We recently purchased a Wyndham vacation resort package on July 1st. I wasn't aware of the timeshare scams that are out there and even after the pressure marketing tactics that the sales person used on us, I thought that it was a good deal. We bought 6000 points for $12,000 with a maintenance fee of $530 pa. After coming home, something didn't feel right the very next day and after having subsequent discussions with my wife, we decided to stick it out and felt that it was a really good plan for a hassle free vacation. 

Come July 8th, I was looking for customer care number for Wyndham to book a rental car and I accidentally looked into the contract and what I saw just shocked me. It mentioned a 16.7% APR for the loan amount that we undertook. After going through the contract in detail, it also mentioned that we had been enrolled into the timeshare membership. There were other one time fees that were levied on top of the contract. We were completely shocked to see these details and that we were never told about these during our 3 hour ordeal at Wyndham office. 

We started doing some online research and found out that we had 7 days to cancel the contract and today was it. It was around 11:15 pm so I quickly grabbed the phone and called up Wyndham office and told them that I wanted to cancel the contract due to these reasons. The receptionist told us that she would forward our message to appropriate person but nobody called us. We called the office again and reached the voice mail. We then contacted the sales person who sold us the package and she picked up the phone. We explained the circumstances to her and told her that we want to cancel the contract. She said that she would pass on the message to the finance person tomorrow and have it canceled. We were kinda relieved at that stage but still skeptic. 

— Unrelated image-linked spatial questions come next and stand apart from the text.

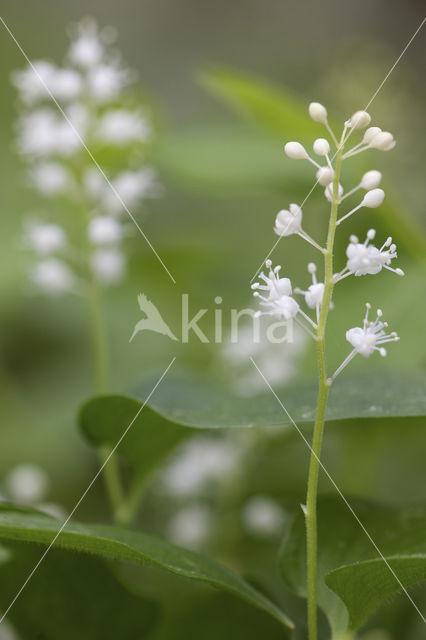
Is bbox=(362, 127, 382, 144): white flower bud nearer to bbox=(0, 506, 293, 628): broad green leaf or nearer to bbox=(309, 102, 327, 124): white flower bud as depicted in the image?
bbox=(309, 102, 327, 124): white flower bud

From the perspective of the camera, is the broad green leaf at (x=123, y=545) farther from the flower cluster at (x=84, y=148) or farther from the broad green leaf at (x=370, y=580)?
the flower cluster at (x=84, y=148)

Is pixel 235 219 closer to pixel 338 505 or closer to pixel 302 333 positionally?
pixel 302 333

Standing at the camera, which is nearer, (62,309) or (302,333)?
(302,333)

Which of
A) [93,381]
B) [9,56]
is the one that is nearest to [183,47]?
[9,56]

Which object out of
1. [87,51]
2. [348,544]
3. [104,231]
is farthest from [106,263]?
[348,544]

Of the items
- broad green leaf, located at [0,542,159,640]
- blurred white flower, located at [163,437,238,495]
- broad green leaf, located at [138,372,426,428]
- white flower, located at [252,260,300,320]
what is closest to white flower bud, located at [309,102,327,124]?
white flower, located at [252,260,300,320]

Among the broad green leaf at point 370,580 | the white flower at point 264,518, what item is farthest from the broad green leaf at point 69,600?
the white flower at point 264,518
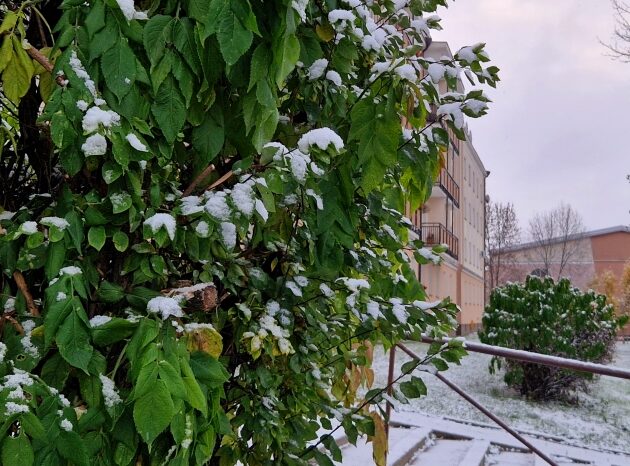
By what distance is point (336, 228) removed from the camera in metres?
1.47

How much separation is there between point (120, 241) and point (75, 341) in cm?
22

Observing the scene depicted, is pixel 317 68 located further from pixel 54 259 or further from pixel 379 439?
pixel 379 439

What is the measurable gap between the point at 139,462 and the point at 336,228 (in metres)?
0.68

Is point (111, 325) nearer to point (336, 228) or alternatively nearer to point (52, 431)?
point (52, 431)

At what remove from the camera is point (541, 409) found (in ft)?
27.0

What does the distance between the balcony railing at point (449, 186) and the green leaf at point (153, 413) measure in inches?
813

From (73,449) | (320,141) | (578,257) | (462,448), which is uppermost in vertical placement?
(578,257)

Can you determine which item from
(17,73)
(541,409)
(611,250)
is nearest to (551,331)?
(541,409)

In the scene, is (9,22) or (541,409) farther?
(541,409)

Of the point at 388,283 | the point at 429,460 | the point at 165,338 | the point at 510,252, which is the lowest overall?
the point at 429,460

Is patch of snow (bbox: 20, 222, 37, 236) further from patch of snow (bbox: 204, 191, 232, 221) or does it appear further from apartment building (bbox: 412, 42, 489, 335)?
apartment building (bbox: 412, 42, 489, 335)

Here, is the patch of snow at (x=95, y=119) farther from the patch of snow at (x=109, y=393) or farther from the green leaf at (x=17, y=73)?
the patch of snow at (x=109, y=393)

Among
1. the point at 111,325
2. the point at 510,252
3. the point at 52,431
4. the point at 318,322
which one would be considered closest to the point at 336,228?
the point at 318,322

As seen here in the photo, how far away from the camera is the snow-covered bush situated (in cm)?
857
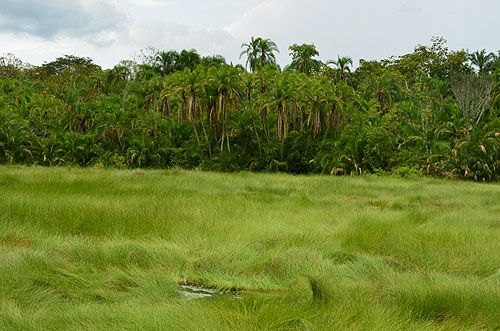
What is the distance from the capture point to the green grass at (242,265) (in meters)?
3.35

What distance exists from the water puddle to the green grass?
0.09 metres

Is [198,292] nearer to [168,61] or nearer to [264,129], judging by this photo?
[264,129]

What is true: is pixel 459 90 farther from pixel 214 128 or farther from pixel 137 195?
pixel 137 195

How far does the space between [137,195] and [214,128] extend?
13811 millimetres

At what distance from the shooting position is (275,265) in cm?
496

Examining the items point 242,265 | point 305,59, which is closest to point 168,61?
point 305,59

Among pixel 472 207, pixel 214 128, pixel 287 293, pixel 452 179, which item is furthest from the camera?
pixel 214 128

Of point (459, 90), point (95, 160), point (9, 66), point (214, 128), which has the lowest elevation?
point (95, 160)

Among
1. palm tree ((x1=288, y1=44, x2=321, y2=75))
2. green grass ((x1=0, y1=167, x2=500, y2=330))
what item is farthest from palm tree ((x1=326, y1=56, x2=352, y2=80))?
green grass ((x1=0, y1=167, x2=500, y2=330))

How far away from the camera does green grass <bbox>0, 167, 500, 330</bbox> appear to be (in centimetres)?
335

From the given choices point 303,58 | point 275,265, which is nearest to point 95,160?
point 275,265

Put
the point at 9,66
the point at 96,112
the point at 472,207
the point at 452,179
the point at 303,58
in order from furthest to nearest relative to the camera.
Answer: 1. the point at 9,66
2. the point at 303,58
3. the point at 96,112
4. the point at 452,179
5. the point at 472,207

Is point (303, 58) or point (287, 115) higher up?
point (303, 58)

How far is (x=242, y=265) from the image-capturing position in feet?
16.4
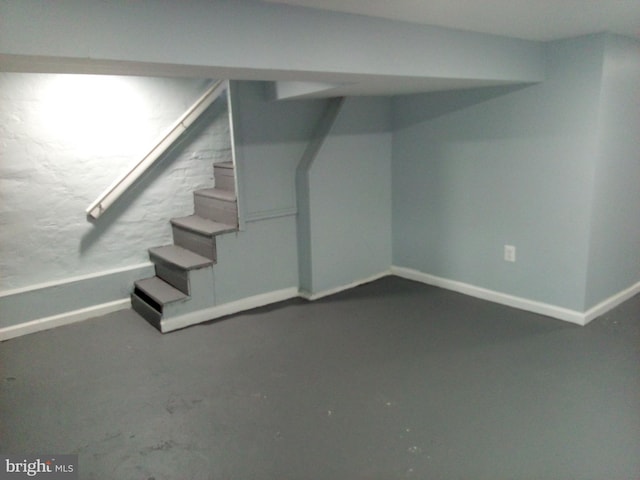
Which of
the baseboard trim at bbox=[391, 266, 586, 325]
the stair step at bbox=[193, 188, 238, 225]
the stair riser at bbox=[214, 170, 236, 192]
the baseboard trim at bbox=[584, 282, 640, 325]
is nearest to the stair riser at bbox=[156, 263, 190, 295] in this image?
the stair step at bbox=[193, 188, 238, 225]

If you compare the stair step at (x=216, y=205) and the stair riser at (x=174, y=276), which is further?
the stair step at (x=216, y=205)

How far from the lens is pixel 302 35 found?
202cm

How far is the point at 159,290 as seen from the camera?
3498 mm

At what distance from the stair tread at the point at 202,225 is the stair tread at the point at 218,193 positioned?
0.19 metres

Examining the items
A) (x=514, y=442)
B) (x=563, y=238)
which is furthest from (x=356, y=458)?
(x=563, y=238)

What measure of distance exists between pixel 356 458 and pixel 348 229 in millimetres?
2263

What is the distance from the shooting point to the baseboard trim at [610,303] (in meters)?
3.23

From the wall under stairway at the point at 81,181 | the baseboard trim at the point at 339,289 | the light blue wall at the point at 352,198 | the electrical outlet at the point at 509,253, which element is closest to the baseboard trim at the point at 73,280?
the wall under stairway at the point at 81,181

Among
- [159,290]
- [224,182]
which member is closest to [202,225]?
[224,182]

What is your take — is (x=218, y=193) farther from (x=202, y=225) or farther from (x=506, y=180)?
(x=506, y=180)

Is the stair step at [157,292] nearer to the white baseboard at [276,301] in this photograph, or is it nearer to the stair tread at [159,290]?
the stair tread at [159,290]

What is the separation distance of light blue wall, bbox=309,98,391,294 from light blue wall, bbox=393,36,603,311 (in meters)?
0.15

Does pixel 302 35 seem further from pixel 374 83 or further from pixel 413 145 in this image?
pixel 413 145

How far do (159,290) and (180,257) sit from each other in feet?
0.90
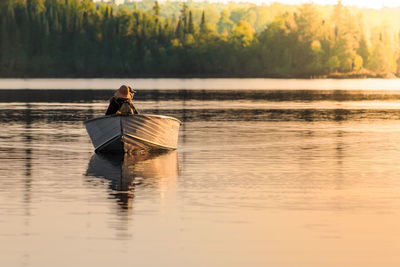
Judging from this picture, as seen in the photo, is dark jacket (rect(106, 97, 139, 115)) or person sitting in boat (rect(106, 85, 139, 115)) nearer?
person sitting in boat (rect(106, 85, 139, 115))

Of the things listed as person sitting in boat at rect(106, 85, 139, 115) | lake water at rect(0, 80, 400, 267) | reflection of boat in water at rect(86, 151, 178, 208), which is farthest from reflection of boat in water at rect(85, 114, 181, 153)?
lake water at rect(0, 80, 400, 267)

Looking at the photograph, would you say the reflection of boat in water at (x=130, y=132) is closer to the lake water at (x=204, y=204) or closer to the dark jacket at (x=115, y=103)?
the dark jacket at (x=115, y=103)

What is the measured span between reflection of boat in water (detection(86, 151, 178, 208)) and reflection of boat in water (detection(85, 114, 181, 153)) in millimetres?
431

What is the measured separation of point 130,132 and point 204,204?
11966 mm

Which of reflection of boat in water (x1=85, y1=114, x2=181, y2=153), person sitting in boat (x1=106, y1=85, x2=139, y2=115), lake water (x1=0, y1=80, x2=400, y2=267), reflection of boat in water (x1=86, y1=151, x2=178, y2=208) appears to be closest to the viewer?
lake water (x1=0, y1=80, x2=400, y2=267)

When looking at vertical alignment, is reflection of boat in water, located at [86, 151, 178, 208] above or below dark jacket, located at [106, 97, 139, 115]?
below

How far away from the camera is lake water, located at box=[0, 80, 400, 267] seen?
544 inches

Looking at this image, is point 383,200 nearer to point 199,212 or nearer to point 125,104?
point 199,212

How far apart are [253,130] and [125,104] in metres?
15.6

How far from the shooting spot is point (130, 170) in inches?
1017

Next day, we contacted the finance person directly and she explained her helplessness to cancel the contract since it was past the rescission period and that the system won't allow her to do so. We also contacted wyndham customer care and they were of no help and they kept referring us to the contract and the instructions on how to cancel it. They told us the only option was to sell our contract to third party.

Buried under the 100 pages of documents are the instructions to cancel the contract and after carefully reading each page, could we find the information. 

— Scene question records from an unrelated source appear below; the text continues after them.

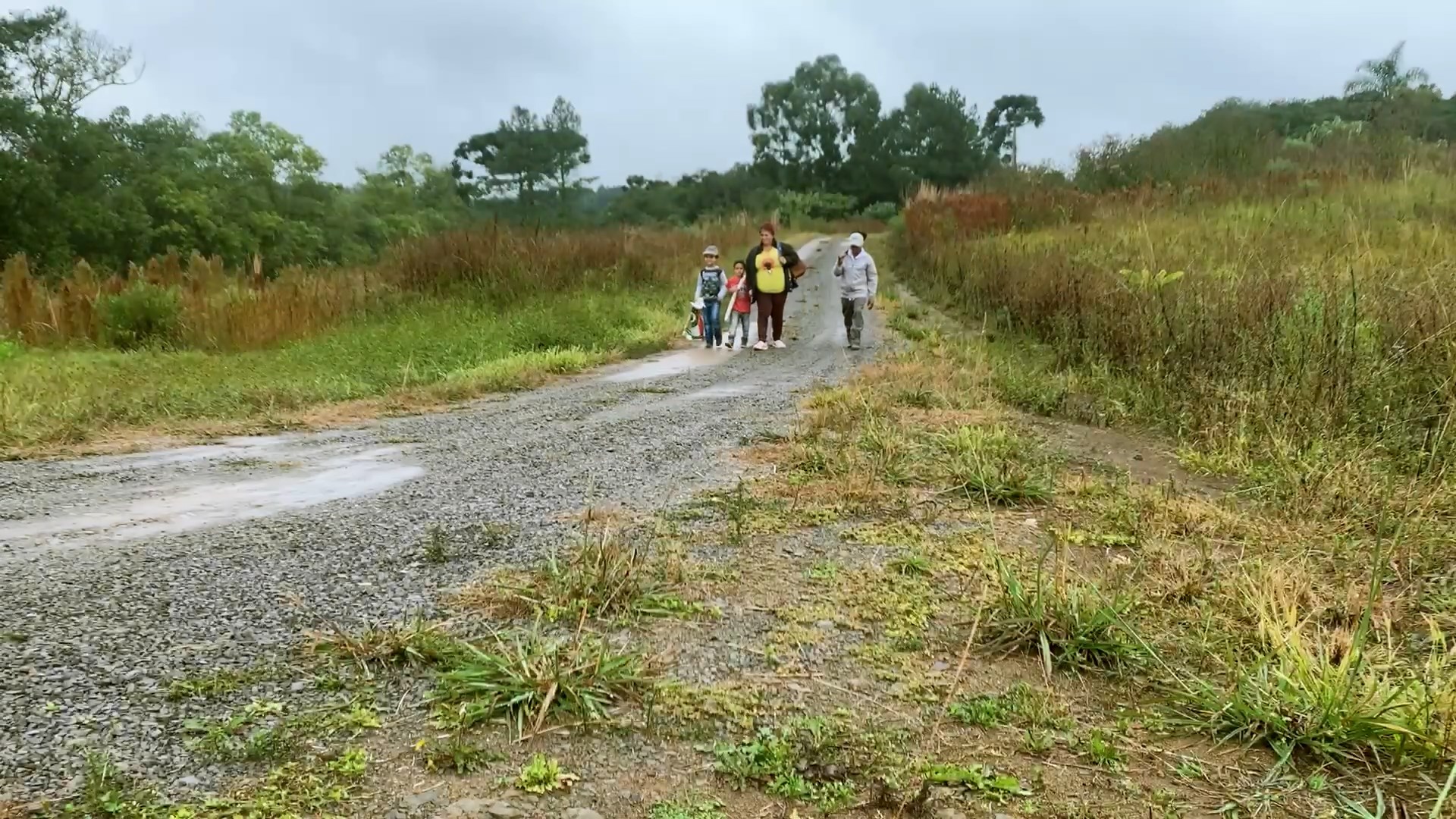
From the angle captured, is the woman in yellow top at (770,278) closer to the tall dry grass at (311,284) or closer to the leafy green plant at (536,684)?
the tall dry grass at (311,284)

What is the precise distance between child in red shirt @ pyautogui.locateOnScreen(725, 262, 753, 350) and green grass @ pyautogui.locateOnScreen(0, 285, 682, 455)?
1.12 metres

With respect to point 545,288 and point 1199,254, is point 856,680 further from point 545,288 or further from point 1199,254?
point 545,288

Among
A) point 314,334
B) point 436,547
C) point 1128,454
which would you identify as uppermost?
point 314,334

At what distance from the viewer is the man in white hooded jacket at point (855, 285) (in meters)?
12.1

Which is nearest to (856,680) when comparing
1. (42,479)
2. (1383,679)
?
(1383,679)

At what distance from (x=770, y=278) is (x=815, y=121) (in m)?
56.7

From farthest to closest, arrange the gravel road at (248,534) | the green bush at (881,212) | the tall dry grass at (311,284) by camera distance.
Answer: the green bush at (881,212) → the tall dry grass at (311,284) → the gravel road at (248,534)

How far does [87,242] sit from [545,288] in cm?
2436

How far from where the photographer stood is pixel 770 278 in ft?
40.2

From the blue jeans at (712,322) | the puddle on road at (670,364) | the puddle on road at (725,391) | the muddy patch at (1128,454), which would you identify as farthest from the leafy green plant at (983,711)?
the blue jeans at (712,322)

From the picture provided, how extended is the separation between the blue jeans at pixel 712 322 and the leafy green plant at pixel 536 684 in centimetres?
1021

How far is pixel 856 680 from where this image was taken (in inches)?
105

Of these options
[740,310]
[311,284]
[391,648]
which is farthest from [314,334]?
[391,648]

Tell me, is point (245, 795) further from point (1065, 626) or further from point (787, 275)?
point (787, 275)
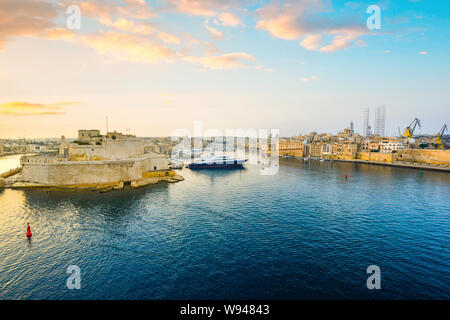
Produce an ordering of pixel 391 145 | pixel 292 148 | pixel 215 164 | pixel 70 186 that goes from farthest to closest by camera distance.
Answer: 1. pixel 292 148
2. pixel 391 145
3. pixel 215 164
4. pixel 70 186

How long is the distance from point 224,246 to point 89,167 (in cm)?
3410

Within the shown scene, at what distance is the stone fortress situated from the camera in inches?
1603

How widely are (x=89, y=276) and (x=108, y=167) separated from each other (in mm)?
30887

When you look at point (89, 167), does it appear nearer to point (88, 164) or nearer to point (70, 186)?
point (88, 164)

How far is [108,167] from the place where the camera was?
141ft

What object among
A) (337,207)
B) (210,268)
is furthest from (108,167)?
(337,207)

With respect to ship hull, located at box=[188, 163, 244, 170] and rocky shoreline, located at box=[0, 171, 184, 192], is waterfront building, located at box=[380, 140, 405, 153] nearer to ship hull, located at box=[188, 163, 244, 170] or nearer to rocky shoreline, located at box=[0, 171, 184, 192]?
ship hull, located at box=[188, 163, 244, 170]

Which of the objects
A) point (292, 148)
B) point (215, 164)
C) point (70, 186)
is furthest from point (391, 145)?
point (70, 186)

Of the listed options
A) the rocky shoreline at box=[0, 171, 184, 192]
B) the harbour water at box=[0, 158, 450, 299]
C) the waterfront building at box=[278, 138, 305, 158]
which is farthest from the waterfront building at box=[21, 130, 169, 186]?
the waterfront building at box=[278, 138, 305, 158]

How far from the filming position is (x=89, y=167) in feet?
A: 137

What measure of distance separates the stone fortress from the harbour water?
18.6 feet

At time point, I had no clue to what our next steps would be. 

I started researching on internet and came across multiple agencies that help folks like us to cancel the contract. We contacted them and found out that they charge a significant amount to get us out of this situation and we weren't sure whether they are trustworthy or not. I also contacted a local lawyer who agreed to fight my case but there was no guarantee that I would win. 

In the meantime, I still wanted to follow the protocol and mailed the cancellation notice to Wyndham on July 10th. I also contacted BBB of Florida and lodged a formal complaint. 

I also got in touch with a company called Timeshare Advocacy International and the owner explained me the process and the steps that they would take if I agreed to go with them. The guy in my opinion was very honest and straightforward and was an ex employee of Wyndham and ensured that my case was pretty easy and that I should be able to get out of this contract. 

While I was still weighing my options, I call Wyndham to see if they will cancel my contract based on the cancellation notice that I sent them. They said that they haven't received any cancellation notice but they have received a formal complaint from BBB and that the consumer affairs is working on it. This gave me some hope that at least something is happening. They asked me to call back at the end of the week to check whether they have received my cancellation notice. 

July 22nd, I received a formal email from Wyndham stating that even if they received the cancellation notice out of the rescission period but due to the fact that I contacted them on the night of July 8th, they have agreed to cancel my contract. What a relief........

I couldn't happier to see that email. Finally I was out of this mess. 

*Moral of the story *- Never ever purchase anything without doing thorough research. I felt so dumb doing that. How could I buy something which is costing me $23k at the spur of the moment without doing detailed research. That was so not me. And if you happen to purchase the package rescind within the contract cancellation period. 

I wanted to post this and hope that it might be of any help to potential viewers that are in similar situation like mine. 

Thanks!
AK


----------



## Goofyhobbie (Jul 29, 2009)

AK,

Thanks for posting your story. Recommend you edit your post by adding emphasis to the penultimate paragraph.  

It is important that other readers not miss the *"Moral of the Story."* You were obviously persistent and Wyndham did the right thing apparently to avoid the negative publicity of one more bad reporting to the BBB. 

But, to anyone else out there contemplating what they have done. RESCIND!

The experience that AK had probably will NOT happen for you if you miss the recission date and fail to rescind in writing. 

The Recission portion of the contract may be buried in the paperwork; but to the best of my knowledge it is required to be there in all states where Timeshares are built and sales are taking place.  Because it is there in writing there is very little wiggle room for a Lawyer or anyone to get you out from under if the Recission period has past.


----------



## GadgetRick (Jul 30, 2009)

Thank goodness you were able to get out. However, I believe the moral of the story is READ what is presented to you before SIGNING. If you had taken the time to do this, you wouldn't have had to go through all of this stress. I understand, however, the pressures you're under when attending presentations, however, you were VERY lucky they did the right thing and let you out. They really didn't have to as you do receive all of the information.

Just glad it all worked out for you. And please don't take my message the wrong way. I'm not judging you at all, just trying to point out the mistake so others won't make the same one.

Now, read up and find out how you can buy what you were buying for a fraction of the cost. :whoopie:


----------



## Medcinmn (Jul 30, 2009)

GadgetRick said:


> Now, read up and find out how you can buy what you were buying for a fraction of the cost. :whoopie:



Exactly!  I went to a TS presentation in Orlando a little over a year ago.  The sale price came down from $26,000 to $6,000 over the course of 2 hours.  I told the salesperson I needed some time and went to my laptop.  That's when I found this site.  With the information I've gotten here, I purchased 2 TS's at probably a 96%-98% discount over what the developer charges.


----------